E. Landlord has delegated all of its obligations and duties
under this Exhibit B-I to LPC Commercial Services, Inc. ("LPC"). Such duties and
obligations shall be performed by LPC at Landlord's expense. Notwithstanding the
preceding sentence, however, there shall be a $2,000.00 debit by Landlord
against the First Amendment Allowance for such expense. Landlord agrees to be
bound by all actions taken by LPC with regard to the space plan, working
drawings and First Amendment Tenant Work, and hereby ratifies all actions and
decisions with regard to the space plan, working drawings and First Amendment
Tenant Work that LPC may have taken or made prior to the execution of this First
Amendment.
F. All amounts payable by Tenant pursuant to this Exhibit B-I
shall be deemed Rent for purpose of the Lease and shall be subject to the late
fees and other remedies of Landlord set forth in the Lease.
3. COMPLETION.
A. Landlord, at its sole expense, shall cause the construction
of the Base Construction (as defined in Exhibit B to the Lease) in the First
Amendment Space in a manner that is reasonably satisfactory to Tenant, prior to
the commencement of the First Amendment Tenant Work.
BI-3
B. The taking of possession of the First Amendment Space (or
any particular part thereof) by Tenant shall constitute an acknowledgment by
Tenant that the First Amendment Space (or such part) are in good condition and
that all work and materials provided by Landlord are satisfactory, except as to
any Latent Defects and uncompleted Punch List Items related to the First
Amendment Space.
BI-4
EXHIBIT C-I
OUTLINE OF ADDITIONAL EXPANSION SPACE
[XXXXX Note: Please see Appendix for description of omitted graphics]
EXHIBIT D-I
CONSENT OF GUARANTORS AND RATIFICATION OF
GUARANTY OF MONETARY OBLIGATIONS
This CONSENT OF GUARANTORS AND RATIFICATION OF GUARANTY OF MONETARY
OBLIGATIONS (this "Consent and Ratification") is given by RCG INTERNATIONAL,
INC., a Delaware corporation (hereinafter referred to as "Guarantor"), to XXXXXX
BOULEVARD VENTURE, a Virginia general partnership (hereinafter referred to as
"Landlord").
In order to induce Landlord to demise to RCG/Hagler, Bailly, Inc., a
District of Columbia corporation ("Tenant"), certain premises (the "Leased
Premises") described in and pursuant to a certain Office Lease (the 'Lease')
dated as of October 25, 1991, Guarantor executed and delivered to and for the
benefit of Landlord, its Guaranty of Monetary Obligations (the "Guaranty") dated
as of even date with the Lease, under which Guarantor absolutely, irrevocably
and unconditionally guaranteed to Landlord and its successors and assigns (the
"Owner") the full, prompt and complete payment by Tenant of the Rent (as defined
in the Lease) and all other sums (such Rent and other sums are hereafter
collectively referred to as the "Monetary Obligations") which are payable by
Tenant to Owner under or in connection with the Lease.

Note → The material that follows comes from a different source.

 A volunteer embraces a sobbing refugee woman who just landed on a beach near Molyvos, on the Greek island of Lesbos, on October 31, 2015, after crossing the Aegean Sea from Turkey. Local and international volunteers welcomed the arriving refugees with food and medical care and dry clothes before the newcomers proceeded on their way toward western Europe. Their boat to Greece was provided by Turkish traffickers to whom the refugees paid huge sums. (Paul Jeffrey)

Landlord and Tenant have proposed a certain First Amendment to Lease
(the "First Amendment") demising to Tenant certain additional space (the "First
Amendment Space") on the terms and conditions and for the Rent and other
Monetary Obligations more particularly described therein. In order to induce
Landlord to execute such First Amendment, Guarantor has agreed to extend the
Guaranty to the Rent and other Monetary Obligations of Tenant under the First
Amendment.
Guarantor acknowledges receipt of a full, complete and correct copy
of the First Amendment. Guarantor hereby consents to the execution of the First
Amendment by Tenant and to the addition of the First Amendment Space to the
Leased Premises, on the terms and conditions and for the Rent and other Monetary
Obligations set forth in the First Amendment and the Lease and agrees that
Guarantor's absolute, unconditional and irrevocable Guaranty of all Monetary
Obligations of Tenant pursuant to the Guaranty shall extend to the Monetary
Obligations of Tenant as set forth in the First Amendment as if the First
Amendment Space were included in the Leased Premises as of the date of the
Guaranty. All references in the Guaranty to the Lease shall mean from and after
the date hereof, the Lease as amended by the First Amendment. The Guaranty, as
modified by this Consent and Ratification, is hereby ratified and confirmed in
all respects.
EXECUTED as of the 17 February, 1993.
RCG INTERNATIONAL, INC., a
Delaware corporation
By: /s/ Xxxxxx X. Xxxxx
--------------------
Name: Xxxxxx X. Xxxxx
---------------------
Title: SVP
---------------------
-2-
SUBORDINATION, NON-DISTURBANCE AND
ATTORNMENT AGREEMENT
THIS AGREEMENT is made and entered into as of the ____ day of
February, 1993, by and among VIB, N.V., a Netherlands corporation (the
"Mortgagee"); RCG/HAGLER, BAILLY, INC., a District of Columbia corporation (the
"Lessee"); and XXXXXX BOULEVARD VENTURE, a Virginia general partnership (the
"Lessor").
W I T N E S S E T H:
WHEREAS, Mortgagee has made a loan (the "Loan") to Lessor for the
purpose of acquiring approximately one (1) acre of land in Arlington County,
Virginia described in Exhibit A attached hereto and incorporated herein by
reference (the "Land") and developing, constructing and financing the ownership
of an office building containing approximately 167,511 rentable square feet on
the Land; and
WHEREAS, the Loan is evidenced by a promissory note ("Note") in the
principal sum of THIRTY-THREE MILLION ONE HUNDRED THOUSAND AND NO/100 DOLLARS
($33,100,000.00), which is secured by a first priority deed of trust (the
"Mortgage") constituting a lien and an encumbrance on the Land and improvements,
located or to be constructed thereon (hereafter collectively referred to as the
"Property"); and
WHEREAS, Lessee is the lessee of certain premises in the Property
(the "Original Leased Premises ") pursuant to the terms of that certain office
lease (the "Original Lease") dated as of October 25, 1991; and
WHEREAS, Lessor and Lessee have executed a certain first amendment
to office lease dated as of even date herewith (the "First Amendment") pursuant
to which Lessee leased certain additional space (the "First Amendment Space") in
the Property (the Original Lease as amended by the First Amendment is
hereinafter referred to as the "Lease" and the Original Leased Premises together
with the First Amendment Space and any other space added thereto pursuant to a
validly exercised option to expand are collectively hereinafter referred to as
the "Leased Premises"); and
WHEREAS, Lessee, Mortgagee and Lessor desire to confirm their
understandings with respect to the Lease and the Mortgage.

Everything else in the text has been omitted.